Data excerpts:
════════════════

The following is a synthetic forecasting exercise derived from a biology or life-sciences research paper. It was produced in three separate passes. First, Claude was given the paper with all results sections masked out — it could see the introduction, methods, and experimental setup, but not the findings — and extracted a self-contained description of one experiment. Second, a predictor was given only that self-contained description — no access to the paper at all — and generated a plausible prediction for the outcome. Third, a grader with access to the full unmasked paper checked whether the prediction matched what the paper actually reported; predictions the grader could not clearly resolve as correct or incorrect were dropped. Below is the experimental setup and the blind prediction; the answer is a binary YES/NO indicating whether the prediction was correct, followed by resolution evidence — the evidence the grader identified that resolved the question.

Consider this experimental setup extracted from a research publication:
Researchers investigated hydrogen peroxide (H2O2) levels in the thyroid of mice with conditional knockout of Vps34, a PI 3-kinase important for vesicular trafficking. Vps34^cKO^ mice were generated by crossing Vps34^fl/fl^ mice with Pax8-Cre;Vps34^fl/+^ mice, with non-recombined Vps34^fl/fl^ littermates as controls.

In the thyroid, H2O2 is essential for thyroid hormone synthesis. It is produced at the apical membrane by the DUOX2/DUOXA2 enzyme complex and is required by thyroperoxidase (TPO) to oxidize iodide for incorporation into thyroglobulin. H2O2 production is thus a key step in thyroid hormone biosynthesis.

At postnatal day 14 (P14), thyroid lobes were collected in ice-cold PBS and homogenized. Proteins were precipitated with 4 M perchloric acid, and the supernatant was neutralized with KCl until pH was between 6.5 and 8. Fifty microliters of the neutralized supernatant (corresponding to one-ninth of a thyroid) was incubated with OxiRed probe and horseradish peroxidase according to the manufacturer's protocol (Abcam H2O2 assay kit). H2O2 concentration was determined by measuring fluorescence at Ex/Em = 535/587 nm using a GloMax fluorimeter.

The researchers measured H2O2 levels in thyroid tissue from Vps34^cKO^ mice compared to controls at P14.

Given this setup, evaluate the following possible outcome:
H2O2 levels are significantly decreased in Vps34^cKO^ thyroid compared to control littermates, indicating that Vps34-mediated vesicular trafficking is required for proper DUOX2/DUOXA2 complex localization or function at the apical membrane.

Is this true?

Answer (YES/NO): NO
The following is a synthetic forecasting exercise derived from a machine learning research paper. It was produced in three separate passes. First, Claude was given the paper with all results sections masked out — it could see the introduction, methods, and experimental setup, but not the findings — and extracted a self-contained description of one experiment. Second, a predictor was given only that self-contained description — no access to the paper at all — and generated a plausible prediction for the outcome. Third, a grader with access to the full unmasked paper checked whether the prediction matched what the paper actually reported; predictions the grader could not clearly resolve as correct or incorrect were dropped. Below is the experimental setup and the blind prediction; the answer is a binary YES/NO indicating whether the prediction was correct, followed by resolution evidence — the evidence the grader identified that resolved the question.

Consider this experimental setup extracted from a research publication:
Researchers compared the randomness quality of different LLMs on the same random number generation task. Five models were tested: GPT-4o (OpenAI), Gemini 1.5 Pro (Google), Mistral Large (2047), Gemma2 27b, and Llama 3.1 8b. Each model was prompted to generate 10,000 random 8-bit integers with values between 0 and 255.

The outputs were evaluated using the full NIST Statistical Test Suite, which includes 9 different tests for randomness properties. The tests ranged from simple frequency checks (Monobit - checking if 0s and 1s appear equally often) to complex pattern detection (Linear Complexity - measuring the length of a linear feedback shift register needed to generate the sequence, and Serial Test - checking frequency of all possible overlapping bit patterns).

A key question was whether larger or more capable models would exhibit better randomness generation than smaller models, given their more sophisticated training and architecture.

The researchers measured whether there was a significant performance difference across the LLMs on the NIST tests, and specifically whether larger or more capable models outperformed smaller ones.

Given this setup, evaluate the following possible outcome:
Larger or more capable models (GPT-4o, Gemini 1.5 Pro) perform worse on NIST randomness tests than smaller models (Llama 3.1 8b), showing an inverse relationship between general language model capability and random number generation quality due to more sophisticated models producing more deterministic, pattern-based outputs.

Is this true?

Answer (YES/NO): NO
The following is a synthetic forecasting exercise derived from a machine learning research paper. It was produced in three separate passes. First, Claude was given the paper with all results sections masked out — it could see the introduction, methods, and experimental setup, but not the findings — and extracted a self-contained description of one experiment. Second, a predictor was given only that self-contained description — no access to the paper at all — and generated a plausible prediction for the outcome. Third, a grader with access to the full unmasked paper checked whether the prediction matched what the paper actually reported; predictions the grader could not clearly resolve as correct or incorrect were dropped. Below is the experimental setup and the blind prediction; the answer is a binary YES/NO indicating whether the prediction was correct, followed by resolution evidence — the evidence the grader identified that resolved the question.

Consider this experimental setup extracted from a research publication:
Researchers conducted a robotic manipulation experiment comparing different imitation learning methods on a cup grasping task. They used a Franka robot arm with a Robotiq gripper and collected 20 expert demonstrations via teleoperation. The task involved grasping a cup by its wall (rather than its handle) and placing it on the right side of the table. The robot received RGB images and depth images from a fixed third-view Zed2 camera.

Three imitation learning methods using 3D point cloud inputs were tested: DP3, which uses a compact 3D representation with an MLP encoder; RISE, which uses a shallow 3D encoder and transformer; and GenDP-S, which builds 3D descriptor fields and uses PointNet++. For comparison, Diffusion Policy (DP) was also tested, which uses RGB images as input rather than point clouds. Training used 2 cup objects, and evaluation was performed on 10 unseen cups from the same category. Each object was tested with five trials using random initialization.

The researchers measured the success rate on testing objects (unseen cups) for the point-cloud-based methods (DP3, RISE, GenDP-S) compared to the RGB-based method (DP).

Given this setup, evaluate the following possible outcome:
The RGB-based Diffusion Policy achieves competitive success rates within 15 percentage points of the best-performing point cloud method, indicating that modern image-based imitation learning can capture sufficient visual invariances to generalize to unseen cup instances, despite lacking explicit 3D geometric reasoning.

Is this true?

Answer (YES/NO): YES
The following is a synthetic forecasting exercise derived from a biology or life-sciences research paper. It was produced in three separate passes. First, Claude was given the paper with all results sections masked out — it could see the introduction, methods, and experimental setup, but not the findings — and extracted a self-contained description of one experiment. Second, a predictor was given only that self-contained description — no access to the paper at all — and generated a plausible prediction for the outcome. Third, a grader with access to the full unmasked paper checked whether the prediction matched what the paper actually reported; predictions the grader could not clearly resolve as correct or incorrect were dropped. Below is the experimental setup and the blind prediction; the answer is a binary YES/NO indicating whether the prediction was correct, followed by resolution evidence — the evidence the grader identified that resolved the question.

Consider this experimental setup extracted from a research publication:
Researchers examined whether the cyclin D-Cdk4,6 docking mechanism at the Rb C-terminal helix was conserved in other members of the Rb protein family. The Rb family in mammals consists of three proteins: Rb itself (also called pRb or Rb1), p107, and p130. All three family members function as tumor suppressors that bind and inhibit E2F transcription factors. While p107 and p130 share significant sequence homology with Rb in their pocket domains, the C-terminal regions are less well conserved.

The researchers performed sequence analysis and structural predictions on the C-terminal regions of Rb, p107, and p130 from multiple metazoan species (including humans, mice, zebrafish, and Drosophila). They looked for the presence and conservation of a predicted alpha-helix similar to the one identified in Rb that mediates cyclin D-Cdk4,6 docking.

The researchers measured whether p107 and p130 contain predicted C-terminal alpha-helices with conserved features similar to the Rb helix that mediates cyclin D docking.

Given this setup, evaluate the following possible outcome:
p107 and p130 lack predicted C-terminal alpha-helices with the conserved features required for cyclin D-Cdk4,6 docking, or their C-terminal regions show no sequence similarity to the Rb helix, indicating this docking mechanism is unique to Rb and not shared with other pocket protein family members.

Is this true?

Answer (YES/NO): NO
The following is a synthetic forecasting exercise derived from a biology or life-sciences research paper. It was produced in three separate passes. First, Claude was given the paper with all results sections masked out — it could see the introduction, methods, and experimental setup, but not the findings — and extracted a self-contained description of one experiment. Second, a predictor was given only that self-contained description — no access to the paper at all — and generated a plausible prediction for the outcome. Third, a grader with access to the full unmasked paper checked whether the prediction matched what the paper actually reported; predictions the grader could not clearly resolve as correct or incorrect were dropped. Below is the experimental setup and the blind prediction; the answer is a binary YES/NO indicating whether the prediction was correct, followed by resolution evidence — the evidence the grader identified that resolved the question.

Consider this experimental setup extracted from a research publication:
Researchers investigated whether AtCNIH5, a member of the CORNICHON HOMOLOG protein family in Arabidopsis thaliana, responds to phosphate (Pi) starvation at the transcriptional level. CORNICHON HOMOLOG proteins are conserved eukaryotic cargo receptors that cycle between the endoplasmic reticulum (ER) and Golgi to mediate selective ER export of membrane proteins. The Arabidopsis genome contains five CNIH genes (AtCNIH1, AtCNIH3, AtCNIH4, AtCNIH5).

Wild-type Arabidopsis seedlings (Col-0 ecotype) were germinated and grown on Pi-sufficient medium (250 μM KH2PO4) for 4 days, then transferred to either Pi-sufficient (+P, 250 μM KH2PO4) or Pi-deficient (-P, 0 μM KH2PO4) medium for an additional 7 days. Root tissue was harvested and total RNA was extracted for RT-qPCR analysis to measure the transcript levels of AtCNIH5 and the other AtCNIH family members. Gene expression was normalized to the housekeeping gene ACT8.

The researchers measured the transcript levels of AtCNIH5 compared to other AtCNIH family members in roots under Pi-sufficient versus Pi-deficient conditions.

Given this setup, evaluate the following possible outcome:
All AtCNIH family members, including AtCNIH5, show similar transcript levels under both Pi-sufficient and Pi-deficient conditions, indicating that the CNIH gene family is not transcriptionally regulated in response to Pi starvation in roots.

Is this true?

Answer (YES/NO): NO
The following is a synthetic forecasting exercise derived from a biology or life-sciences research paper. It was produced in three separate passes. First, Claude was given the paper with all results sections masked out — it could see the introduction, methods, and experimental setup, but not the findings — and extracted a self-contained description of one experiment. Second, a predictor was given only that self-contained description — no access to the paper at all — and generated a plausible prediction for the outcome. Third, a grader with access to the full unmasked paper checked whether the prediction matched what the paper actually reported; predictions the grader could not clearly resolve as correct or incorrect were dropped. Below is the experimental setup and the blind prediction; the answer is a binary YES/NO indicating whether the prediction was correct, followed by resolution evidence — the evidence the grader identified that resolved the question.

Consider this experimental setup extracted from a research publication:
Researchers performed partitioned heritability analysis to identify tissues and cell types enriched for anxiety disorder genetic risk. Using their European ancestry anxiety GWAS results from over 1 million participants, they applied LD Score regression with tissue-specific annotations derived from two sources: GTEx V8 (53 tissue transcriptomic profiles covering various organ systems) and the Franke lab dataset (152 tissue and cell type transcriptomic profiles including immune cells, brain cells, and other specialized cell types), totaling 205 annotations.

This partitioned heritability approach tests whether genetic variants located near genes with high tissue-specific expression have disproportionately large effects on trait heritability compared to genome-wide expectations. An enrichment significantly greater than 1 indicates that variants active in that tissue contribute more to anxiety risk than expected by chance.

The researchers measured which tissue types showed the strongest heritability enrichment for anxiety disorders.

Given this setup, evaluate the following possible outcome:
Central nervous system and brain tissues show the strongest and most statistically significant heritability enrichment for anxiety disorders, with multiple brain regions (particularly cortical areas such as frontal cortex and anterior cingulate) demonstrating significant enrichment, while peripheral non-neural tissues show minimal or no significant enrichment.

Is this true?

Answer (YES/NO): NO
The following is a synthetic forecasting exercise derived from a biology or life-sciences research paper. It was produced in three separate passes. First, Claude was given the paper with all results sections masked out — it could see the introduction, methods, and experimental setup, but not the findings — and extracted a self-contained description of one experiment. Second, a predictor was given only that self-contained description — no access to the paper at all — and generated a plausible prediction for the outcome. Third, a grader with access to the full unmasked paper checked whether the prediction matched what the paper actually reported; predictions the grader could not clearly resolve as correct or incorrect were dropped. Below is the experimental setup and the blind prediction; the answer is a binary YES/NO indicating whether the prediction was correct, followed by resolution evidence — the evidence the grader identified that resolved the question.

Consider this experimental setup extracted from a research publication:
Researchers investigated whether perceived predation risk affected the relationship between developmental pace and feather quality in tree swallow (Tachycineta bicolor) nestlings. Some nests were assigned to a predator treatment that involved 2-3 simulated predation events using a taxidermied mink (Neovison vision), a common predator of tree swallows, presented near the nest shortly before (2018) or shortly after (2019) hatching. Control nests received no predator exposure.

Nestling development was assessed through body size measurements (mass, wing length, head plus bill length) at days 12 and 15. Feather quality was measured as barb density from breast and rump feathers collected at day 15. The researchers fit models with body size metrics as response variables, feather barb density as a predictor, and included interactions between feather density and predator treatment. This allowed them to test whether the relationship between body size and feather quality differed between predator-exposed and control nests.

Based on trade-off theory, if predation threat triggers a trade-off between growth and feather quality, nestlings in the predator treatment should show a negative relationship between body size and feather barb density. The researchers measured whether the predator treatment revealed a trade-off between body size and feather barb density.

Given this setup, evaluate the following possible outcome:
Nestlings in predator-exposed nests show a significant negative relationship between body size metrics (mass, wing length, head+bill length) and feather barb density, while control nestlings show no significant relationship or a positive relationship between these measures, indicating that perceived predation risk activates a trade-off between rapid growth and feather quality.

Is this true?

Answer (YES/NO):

════════════════

Your answer should be only a number: how many lines of the data above contain the string "conditions"?

2